Still, don't expect the government to deliberately import the virus to Utah Lake. Its plan is to get rid of millions of non-native carp in order to improve Utah Lake's water quality. That's supposed to benefit an endangered natural species, the June Sucker. At one time, experts considered and rejected the idea of importing a disease deliberately.
"There were three different diseases that we know kill carp," said Reed Harris, director of the June Sucker Recovery Implementation Program. "We're just reluctant to bring in a disease when we can't control it and we don't know (everything) about it."
Now, a disease is coming on its own. The Koi Herpes Virus is killing carp around the world, most recently at Arizona's Lake Mohave. The virus itself is only deadly to the carp family, including Koi goldfish. But it will not get a warm welcome at Utah Lake.
Reed Harris said, "Well, the disease down at Mohave affected a lot of other fish besides carp."

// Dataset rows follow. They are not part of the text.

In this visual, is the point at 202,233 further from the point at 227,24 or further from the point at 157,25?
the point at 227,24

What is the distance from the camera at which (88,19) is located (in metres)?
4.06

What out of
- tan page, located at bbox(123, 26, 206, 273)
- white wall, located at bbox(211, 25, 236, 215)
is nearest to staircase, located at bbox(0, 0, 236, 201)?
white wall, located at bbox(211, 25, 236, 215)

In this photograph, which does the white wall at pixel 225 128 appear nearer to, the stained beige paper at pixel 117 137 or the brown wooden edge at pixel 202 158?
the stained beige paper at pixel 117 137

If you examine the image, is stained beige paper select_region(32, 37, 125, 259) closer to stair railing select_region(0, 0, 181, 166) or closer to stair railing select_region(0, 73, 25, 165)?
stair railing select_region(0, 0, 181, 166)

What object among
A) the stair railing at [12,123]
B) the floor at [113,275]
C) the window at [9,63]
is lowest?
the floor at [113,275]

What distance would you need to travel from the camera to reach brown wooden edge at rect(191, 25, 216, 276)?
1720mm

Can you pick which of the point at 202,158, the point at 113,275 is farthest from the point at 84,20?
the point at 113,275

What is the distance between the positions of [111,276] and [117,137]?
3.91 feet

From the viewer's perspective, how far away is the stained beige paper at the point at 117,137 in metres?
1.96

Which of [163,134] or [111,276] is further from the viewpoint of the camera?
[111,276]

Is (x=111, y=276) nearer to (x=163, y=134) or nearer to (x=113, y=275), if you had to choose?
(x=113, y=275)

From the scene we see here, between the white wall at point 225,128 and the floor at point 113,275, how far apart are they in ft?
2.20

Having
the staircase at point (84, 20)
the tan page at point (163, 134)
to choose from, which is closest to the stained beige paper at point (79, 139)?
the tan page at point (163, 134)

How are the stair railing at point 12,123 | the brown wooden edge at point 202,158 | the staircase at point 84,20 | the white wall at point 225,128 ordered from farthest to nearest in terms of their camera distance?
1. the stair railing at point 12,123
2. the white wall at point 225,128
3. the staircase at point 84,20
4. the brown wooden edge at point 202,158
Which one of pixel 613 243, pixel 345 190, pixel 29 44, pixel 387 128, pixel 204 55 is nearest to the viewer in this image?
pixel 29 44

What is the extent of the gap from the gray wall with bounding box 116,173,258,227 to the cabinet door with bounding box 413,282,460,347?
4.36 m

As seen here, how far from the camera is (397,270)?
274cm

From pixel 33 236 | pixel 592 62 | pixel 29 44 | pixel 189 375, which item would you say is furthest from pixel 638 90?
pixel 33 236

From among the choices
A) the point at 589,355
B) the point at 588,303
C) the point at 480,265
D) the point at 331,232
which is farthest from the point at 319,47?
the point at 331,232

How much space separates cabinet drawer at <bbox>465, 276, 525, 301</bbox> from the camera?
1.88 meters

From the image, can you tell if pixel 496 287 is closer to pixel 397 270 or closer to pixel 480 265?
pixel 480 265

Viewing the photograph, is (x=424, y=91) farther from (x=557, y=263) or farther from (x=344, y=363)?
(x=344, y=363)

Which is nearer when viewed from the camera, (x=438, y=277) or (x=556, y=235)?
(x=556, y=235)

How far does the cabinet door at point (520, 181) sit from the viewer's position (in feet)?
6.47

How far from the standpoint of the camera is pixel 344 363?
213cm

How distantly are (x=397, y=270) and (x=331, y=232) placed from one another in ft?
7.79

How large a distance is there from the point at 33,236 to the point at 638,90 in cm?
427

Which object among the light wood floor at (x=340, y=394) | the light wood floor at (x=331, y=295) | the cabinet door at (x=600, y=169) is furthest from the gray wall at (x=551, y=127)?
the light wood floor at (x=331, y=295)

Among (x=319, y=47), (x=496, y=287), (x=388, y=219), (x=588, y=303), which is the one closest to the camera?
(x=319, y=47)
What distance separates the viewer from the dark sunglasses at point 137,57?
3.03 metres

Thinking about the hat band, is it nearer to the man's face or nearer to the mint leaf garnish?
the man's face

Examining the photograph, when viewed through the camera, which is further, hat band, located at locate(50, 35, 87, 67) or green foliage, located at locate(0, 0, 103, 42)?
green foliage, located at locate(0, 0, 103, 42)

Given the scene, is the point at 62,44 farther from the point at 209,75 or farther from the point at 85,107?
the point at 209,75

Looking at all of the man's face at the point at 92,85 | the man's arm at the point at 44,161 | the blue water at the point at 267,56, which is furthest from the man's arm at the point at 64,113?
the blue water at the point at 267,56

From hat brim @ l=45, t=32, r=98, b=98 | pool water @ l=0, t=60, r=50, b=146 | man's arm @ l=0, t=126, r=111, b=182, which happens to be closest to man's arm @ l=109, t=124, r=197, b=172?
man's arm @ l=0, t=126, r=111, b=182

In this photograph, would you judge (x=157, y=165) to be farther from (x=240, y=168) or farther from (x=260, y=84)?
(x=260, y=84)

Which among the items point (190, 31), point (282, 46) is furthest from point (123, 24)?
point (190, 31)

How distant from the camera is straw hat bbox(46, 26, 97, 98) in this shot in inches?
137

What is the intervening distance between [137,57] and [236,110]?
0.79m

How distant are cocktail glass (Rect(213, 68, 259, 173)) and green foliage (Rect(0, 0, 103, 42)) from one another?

That's because of what Harris called "collateral damage" to fish the virus doesn't target. When carp die by the thousands, it fouls the water. That makes it unpleasant for humans and unhealthy for other fish. It's one of the hard-to-predict consequences if people begin tinkering with viruses to kill carp.
"We think that catching them and using them in some sort of productive way is probably a better way," Harris said. "It's a little more controlled, and we feel like that way we can watch and see what happens."
Critics say the carp-catching program is a big waste of money because they'll never get them all. But planners say they need to catch just 75 percent of the big ones to clean up Utah Lake's water quality.
"So we don't have to get every carp out of the system to improve the system," Harris said.
The government catch may begin next month with commercial fishermen using big nets. They hope to put the carp to a beneficial use, as fertilizer, pet food and animal feed.